--- Begin Data supplied ---

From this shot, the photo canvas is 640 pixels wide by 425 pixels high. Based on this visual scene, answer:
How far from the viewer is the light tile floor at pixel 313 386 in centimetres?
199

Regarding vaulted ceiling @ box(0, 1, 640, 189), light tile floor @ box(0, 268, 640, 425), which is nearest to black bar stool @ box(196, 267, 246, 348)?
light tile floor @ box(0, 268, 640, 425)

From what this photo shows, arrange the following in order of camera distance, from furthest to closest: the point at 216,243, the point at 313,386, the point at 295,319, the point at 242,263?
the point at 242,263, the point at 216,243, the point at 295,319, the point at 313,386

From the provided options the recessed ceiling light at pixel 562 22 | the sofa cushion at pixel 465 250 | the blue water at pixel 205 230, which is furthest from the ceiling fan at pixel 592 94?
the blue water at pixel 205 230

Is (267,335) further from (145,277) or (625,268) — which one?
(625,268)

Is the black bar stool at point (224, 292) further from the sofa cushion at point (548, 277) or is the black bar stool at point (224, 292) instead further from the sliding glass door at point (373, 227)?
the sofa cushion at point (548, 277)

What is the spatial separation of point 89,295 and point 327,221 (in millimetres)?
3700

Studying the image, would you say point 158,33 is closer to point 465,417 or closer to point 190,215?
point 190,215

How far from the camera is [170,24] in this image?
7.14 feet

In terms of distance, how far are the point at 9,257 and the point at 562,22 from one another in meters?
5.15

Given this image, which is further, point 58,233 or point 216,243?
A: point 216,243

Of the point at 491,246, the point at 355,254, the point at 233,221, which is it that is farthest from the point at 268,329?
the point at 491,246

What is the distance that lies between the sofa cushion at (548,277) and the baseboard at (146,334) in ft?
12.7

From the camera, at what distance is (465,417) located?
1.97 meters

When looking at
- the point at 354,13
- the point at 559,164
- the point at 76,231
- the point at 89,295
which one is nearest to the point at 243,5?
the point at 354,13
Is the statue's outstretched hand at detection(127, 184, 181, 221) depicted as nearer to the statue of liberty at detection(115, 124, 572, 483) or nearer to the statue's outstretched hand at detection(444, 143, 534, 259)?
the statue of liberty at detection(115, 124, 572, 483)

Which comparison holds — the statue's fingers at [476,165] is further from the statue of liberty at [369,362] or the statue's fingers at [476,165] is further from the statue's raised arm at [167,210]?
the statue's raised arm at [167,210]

--- End Data supplied ---

What you should do » Change every "black bar stool" in the listing to "dark bar stool". Write out the full listing again with nothing else altered.

The response »
From this shot, the photo canvas is 640 pixels wide by 425 pixels high. Based on this visual scene, answer:
How far from the viewer is the light tile floor at pixel 313 386 in centimetres?
199

Regarding vaulted ceiling @ box(0, 1, 640, 189), light tile floor @ box(0, 268, 640, 425), which is nearest to dark bar stool @ box(196, 267, 246, 348)?
light tile floor @ box(0, 268, 640, 425)

From what this photo shows, arrange the following in order of camera distance, from furthest to closest: the point at 216,243, the point at 313,386, the point at 295,319, the point at 242,263?
the point at 242,263, the point at 216,243, the point at 295,319, the point at 313,386

From the provided options the recessed ceiling light at pixel 562 22 | the sofa cushion at pixel 465 250 | the blue water at pixel 205 230, which is furthest from the ceiling fan at pixel 592 94?
the blue water at pixel 205 230

Is (267,335) further from (145,277) or (625,268) — which one?
(625,268)

Is the dark bar stool at point (224, 292) further from the sofa cushion at point (548, 277) or is the dark bar stool at point (224, 292) instead further from the sliding glass door at point (373, 227)?
the sofa cushion at point (548, 277)

What is the spatial separation of point 89,295 and point 327,221 (in millimetres)?
3700

Studying the image, would you say point 158,33 is closer to point 465,417 or closer to point 190,215?
point 190,215

How far from the camera is [170,24] in this image?
7.14 feet

In terms of distance, how far are the point at 9,257 and the point at 562,22 from one another in meters?
5.15

Given this image, which is further, point 58,233 or point 216,243?
A: point 216,243

Of the point at 491,246, the point at 355,254, the point at 233,221, which is it that is farthest from the point at 268,329?
the point at 491,246

What is the distance that lies between the sofa cushion at (548,277) and the baseboard at (146,334) in ft?
12.7

From the camera, at what distance is (465,417) located?
1.97 meters

When looking at
- the point at 354,13
- the point at 559,164
- the point at 76,231
- the point at 89,295
which one is nearest to the point at 243,5?
the point at 354,13
Is the statue's outstretched hand at detection(127, 184, 181, 221) depicted as nearer to the statue of liberty at detection(115, 124, 572, 483) or nearer to the statue's outstretched hand at detection(444, 143, 534, 259)?
the statue of liberty at detection(115, 124, 572, 483)

Which comparison holds — the statue's fingers at [476,165] is further from the statue of liberty at [369,362] or the statue's fingers at [476,165] is further from the statue's raised arm at [167,210]?
the statue's raised arm at [167,210]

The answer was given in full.